Effect of m6A editing of RNA on influenza A virus replication
Duke University, Durham NC
Investigators
Linked publications, trials & patents
Abstract
While the importance of chemical modifications of DNA and proteins is well established, relatively little is known about how the post-transcriptional modification of mRNA transcripts affects their function. The most common modified base seen on cellular mRNAs in mammals is N6-methyladenosine (m6A), and recent data demonstrate that the total loss of m6A formation can have severe deleterious consequences, for example, blocking the differentiation of pluripotent stem cells. However, how m6A regulates mRNA expression remains to be established. Moreover, previous work has revealed that several pathogenic human viruses, including influenza A virus (IAV), encode RNAs that undergo m6A editing, suggesting that such modifications might exert a positive effect on virus replication. Indeed, recent data from this laboratory, and others, demonstrate that m6A editing can significantly enhance HIV-1 gene expression and replication in cultured T cells. This grant proposal seeks to fully define the sites of m6A modification on IAV transcripts and to test the hypothesis that m6A editing enhances IAV gene expression and, hence, replication. Using the PAR-CLIP technique, we have identified several specific binding sites for the human YTHDF m6A reader proteins on the IAV genome on both the viral mRNA/cRNA and vRNA transcripts.

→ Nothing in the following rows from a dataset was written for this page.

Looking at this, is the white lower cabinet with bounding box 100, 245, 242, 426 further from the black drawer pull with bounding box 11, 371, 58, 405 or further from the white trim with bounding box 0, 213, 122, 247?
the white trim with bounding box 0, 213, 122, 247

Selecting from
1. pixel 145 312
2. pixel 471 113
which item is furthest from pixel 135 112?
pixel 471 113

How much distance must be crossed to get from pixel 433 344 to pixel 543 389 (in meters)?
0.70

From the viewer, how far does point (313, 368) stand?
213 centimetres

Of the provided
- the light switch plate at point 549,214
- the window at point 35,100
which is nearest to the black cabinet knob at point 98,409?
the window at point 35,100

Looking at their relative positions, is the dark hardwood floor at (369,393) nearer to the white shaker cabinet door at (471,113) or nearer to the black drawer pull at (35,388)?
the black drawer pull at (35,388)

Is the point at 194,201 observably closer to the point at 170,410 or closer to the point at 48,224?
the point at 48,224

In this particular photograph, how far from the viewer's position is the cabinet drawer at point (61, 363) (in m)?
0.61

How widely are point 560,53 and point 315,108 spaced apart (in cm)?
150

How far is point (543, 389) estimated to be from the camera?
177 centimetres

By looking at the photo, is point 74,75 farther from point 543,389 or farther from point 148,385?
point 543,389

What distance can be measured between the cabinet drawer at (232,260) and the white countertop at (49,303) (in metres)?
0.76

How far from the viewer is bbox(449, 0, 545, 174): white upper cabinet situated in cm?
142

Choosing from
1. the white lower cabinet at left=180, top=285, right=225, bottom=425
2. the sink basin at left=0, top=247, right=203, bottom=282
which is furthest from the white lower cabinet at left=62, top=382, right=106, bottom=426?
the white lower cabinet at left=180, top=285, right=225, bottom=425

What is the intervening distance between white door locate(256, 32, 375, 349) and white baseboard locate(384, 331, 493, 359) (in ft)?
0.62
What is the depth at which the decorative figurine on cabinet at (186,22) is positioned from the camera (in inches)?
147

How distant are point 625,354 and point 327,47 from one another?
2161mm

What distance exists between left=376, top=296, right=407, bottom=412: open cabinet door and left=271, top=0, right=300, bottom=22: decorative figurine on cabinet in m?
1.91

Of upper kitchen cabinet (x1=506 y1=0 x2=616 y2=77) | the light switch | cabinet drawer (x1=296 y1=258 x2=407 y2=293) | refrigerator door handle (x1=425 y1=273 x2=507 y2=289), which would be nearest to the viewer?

Consistent with the hypothesis that m6A editing can positively regulate IAV gene expression, we have observed that overexpression of the human YTHDF2 reader protein, but not of the related YTHDF1 protein, in human A549 cells greatly enhances IAV replication. This grant first aims to define the precise locations of m6A modifications on IAV transcripts at single nucleotide resolution and to then quantify the degree of editing at each site. We will then use targeted mutagenesis to determine precisely how specific m6A modifications on different segments of the IAV genome affect IAV gene expression and replication. In parallel, we will examine how the overexpression of key cellular proteins involved in ?writing?, ?reading? and ?erasing? m6A marks, or their elimination by genome editing using CRISPR/Cas, affects IAV gene expression and replication in A549 cells. Together, these data will reveal how m6A editing affects IAV replication and may lead to new approaches to the enhancement of IAV replication in culture, for use for example in IAV vaccine production, or the inhibition of IAV replication in vivo, for example by transient inhibition of m6A editing.